Selection →
___

Respondents' objections to the decision of the Independent Administrator are
without merit. The evidence
[**14] clearly supports the Independent
Administrator's finding that Respondents conceived and implemented the
associate membership program for their personal economic gain. In so doing,
[*343]
Respondents breached their fiduciary duties to the members of Local 868 and
Local 917 and brought reproach upon the IBT. While the Independent
Administrator found that the Program may have offered some incidental
benefit to the Locals, the evidence clearly shows that virtually all of the
funds generated by this program were funnelled directly to Respondents
rather than to the coffers of Locals 868 and 917.
Evidence abounds of such an improper purpose and deleterious effect. The
records of Locals 868 and 917 detail a significant correlation between the
receipt of service fees and Respondents' salary levels: Respondents'
salaries increased in almost direct proportion to the service fees collected
as a result of the Program. For example, in 1987, Locals 868 and 917
collected $ 127,316.00 more in service fees than they had in 1986. In 1987
Respondents paid themselves $ 128,769.00 more in salaries than they had
received in 1986. Moreover, while Mr. Burke received a total salary of $
77,420.00 from the
[**15] Locals in 1985; in 1987, the first full year
in which service fees were collected, Mr. Burke's total salary increased to
$ 115,959.00.
The record further shows that Respondents' efforts on behalf of the
associate membership program were motivated by the opportunity for personal
gain. For example, it was adduced in the course of hearings before the
Independent Administrator that at a June 29, 1988 meeting of the Local 868
Executive Board, Mr. Wolchok argued that, unless associate membership fees
continued to increase, Respondents would be unable to get paid the salaries
that they wanted. Specifically, Mr. Wolchok stated in reference to
Respondents' salaries that, "as always, the only way we can resolve this
issue is to increase our organizing efforts both in the traditional
mechanism and in associate groups." See Minutes of Local 868 Executive
Board, June 29, 1988. Although Respondents deny that they actively solicited
new associate membership accounts, see Respondents' Objections at 14, the
evidence adduced before the Independent Administrator refutes this denial.
See, e.g., Minutes of Local 868 Executive Board, November 16, 1988 (stating
that "all agents should redouble
[**16] their efforts to bring in new accounts").

___

Material →
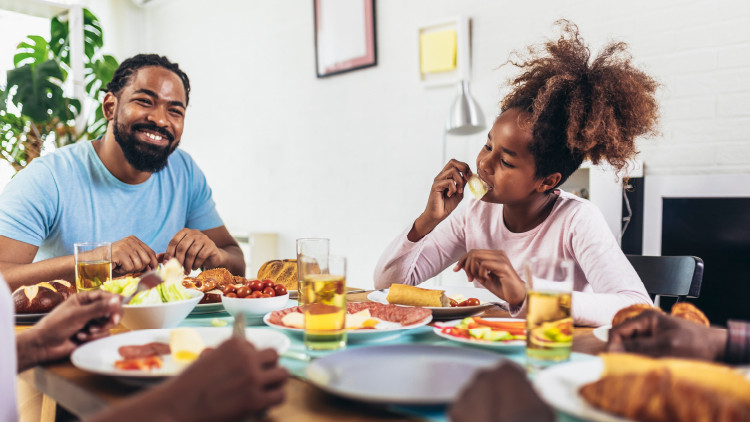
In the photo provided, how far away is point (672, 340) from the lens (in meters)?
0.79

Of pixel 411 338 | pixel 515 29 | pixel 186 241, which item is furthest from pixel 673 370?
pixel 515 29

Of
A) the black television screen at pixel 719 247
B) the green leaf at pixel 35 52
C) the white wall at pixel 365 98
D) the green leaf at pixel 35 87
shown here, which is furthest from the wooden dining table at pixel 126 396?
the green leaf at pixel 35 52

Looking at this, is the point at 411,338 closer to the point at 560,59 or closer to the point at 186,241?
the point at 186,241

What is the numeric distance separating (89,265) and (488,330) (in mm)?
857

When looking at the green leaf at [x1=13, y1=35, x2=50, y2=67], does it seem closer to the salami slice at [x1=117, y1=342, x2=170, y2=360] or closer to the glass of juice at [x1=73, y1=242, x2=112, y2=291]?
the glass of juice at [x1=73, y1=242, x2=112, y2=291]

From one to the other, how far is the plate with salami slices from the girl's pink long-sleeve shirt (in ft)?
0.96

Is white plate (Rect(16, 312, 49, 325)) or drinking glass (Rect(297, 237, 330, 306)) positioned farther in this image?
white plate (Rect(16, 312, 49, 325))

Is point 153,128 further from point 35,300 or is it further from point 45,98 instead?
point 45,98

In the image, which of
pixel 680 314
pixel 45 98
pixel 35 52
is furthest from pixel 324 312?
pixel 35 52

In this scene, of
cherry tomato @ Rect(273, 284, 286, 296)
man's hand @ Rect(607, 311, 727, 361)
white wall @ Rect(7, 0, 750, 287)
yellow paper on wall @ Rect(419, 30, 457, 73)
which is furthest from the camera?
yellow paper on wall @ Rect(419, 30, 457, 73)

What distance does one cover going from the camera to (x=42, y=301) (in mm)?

___

Required tasks →
[A] According to the passage on the associate membership program, what total salary did Mr. Burke receive in 1987?
[B] From the passage on the associate membership program, set down word for word the stretch from "Respondents' objections to" through "868 and 917.".
The records have no connection to the passage on the associate membership program.

Solutions below →
[A] $115,959.00

[B]
Respondents' objections to the decision of the Independent Administrator are
without merit. The evidence
[**14] clearly supports the Independent
Administrator's finding that Respondents conceived and implemented the
associate membership program for their personal economic gain. In so doing,
[*343]
Respondents breached their fiduciary duties to the members of Local 868 and
Local 917 and brought reproach upon the IBT. While the Independent
Administrator found that the Program may have offered some incidental
benefit to the Locals, the evidence clearly shows that virtually all of the
funds generated by this program were funnelled directly to Respondents
rather than to the coffers of Locals 868 and 917.